SOURCE PASSAGE Start Marker
# White oaks looking good in your area?



## ripplerider (Aug 22, 2011)

I've took down several white oaks lately and the acorn situation doesnt look too good up here in the mtns. Dont want to be the little boy who cried wolf but out of 5 white oaks I've took down in the past couple of weeks only 1 had acorns and it sure was'nt loaded. It was up on R.R. Scenic Highway but the rest I cut near Lake Nottely didnt have 10 acorns between them. Some people like a scarcity of nuts but not me. The rut is stronger up here with a good crop, deer will have better racks the next yr., fawn survival is increased, etc. I'll take that over temporary increased opportunities for critters that are having to look further for food. What about you?


----------



## ripplerider (Aug 22, 2011)

I will say I havent been real high (elevation wise) scouting yet this yr. so maybe there are acorns up high. And it may have been just a coincidence that those trees werent bearing . Whats everyone else seeing?


----------



## FMBear (Aug 22, 2011)

I've been up high and down low.  Have not seen anything overly promising up in the Addis Gap to Stamp Creek areas.  A few trees with minor production, but nothing wide spread and nothing productive.  I know I'll be checking out some of the autumn olive thickets along Wild Cat Creek to see if the bear will be showing up there.


----------



## Jighead (Aug 22, 2011)

I hunt up off RR Scenic hwy, so that news is not encouraging to me, along with the fact that the state has let the food plots go to crap.


----------



## cptmorgan177 (Aug 22, 2011)

Walking through the woods this weekend and saw a lot of acorns on the ground already. Nc ga border


----------



## Lake_and_stream (Aug 22, 2011)

Eliijay area :  Noticed very small ones falling today. Havn't seen many at all in the woods. On the lake there are some on the trees but not anything like last year or the year before. 

Should be interesting to see the changes in game habbits. Hope it will bring more movement in the search for food.


----------



## JWilson (Aug 23, 2011)

That means it is going to be a great year. I dont know what your talking about. They will be on the move looking for food instead of laying on their backs and letting it fall in their mouths


----------



## FMBear (Aug 23, 2011)

I agree with JWilson!  Last year, opening morning was the only time of excitement.  I cut the tracks of 3 different bear and was within 40 of one without a shot.  Storms came through that afternoon and got the acorns falling.  Afterwards, I only saw one bear and had no shot opportunity.  Looking forward to an acorn drought this year!


----------



## ripplerider (Aug 23, 2011)

I respect your opinion but I dont feel that way. Years of poor acorn production the rut seems strung out to me with no real peak. I guess if you have a hunting area near agriculture or plant food plots this isnt as noticeable but I like to hunt the deep woods. Whats good for the deer and bear is good for me. To each his own. Guess I need to find some places closer to ag. Just got back from a walkabout up on R.R. Scenic highway, walked about 2 1/2 miles maybe, saw 1 red oak dropping a little up high, found some black gum berries. Seems awful early for them to be dropping. No sign of mtn. grapes. Looked from about 2600' to approx. 3200'. Not looking good for my favorite places. Just have to adapt I guess.


----------



## ripplerider (Aug 23, 2011)
SOURCE PASSAGE End Marker
QUESTIONS
**1.** In the acorn thread, how many of the five white oaks that ripplerider cut down had acorns?
**2.** Translate this sentence from the acorn thread into Spanish: "Storms came through that afternoon and got the acorns falling."
**3.** Print the acorn thread from "I agree with" up to and including "drought this year!", without any changes.
The data that follows is separate material and is not part of the acorn thread.
EXTRACTED DATA Start Marker
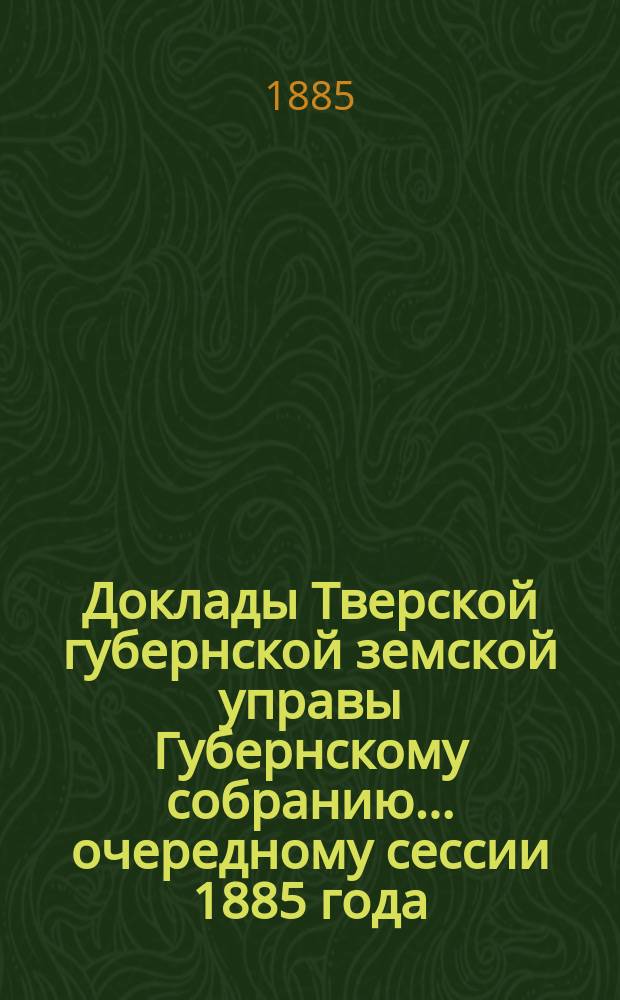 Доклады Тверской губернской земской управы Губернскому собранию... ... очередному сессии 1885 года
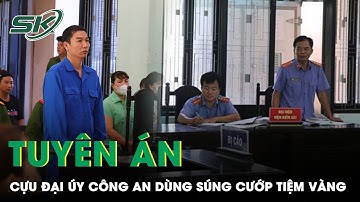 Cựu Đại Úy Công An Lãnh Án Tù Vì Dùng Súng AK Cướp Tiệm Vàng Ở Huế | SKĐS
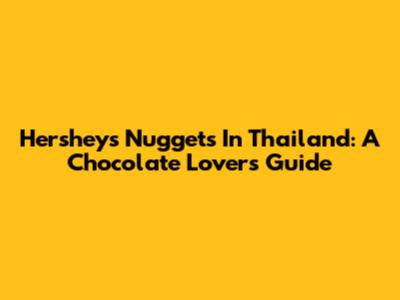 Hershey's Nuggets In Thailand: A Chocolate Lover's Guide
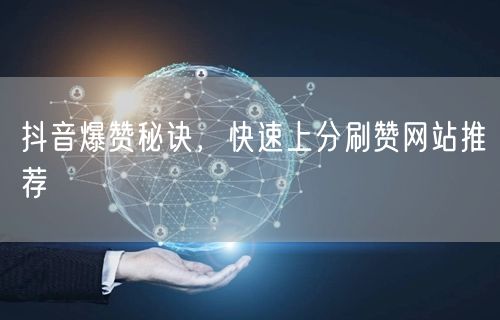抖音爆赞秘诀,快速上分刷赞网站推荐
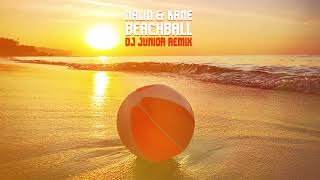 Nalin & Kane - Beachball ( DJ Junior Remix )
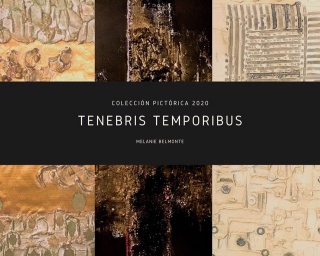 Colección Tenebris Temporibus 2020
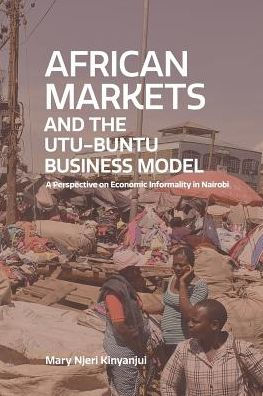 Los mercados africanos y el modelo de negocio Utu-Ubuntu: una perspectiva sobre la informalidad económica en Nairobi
EXTRACTED DATA End Marker
RESULTS FOR EACH TASK
**1.** Only one.

**2.** Esa tarde pasaron tormentas e hicieron caer las bellotas.

**3.**
I agree with JWilson!  Last year, opening morning was the only time of excitement.  I cut the tracks of 3 different bear and was within 40 of one without a shot.  Storms came through that afternoon and got the acorns falling.  Afterwards, I only saw one bear and had no shot opportunity.  Looking forward to an acorn drought this year!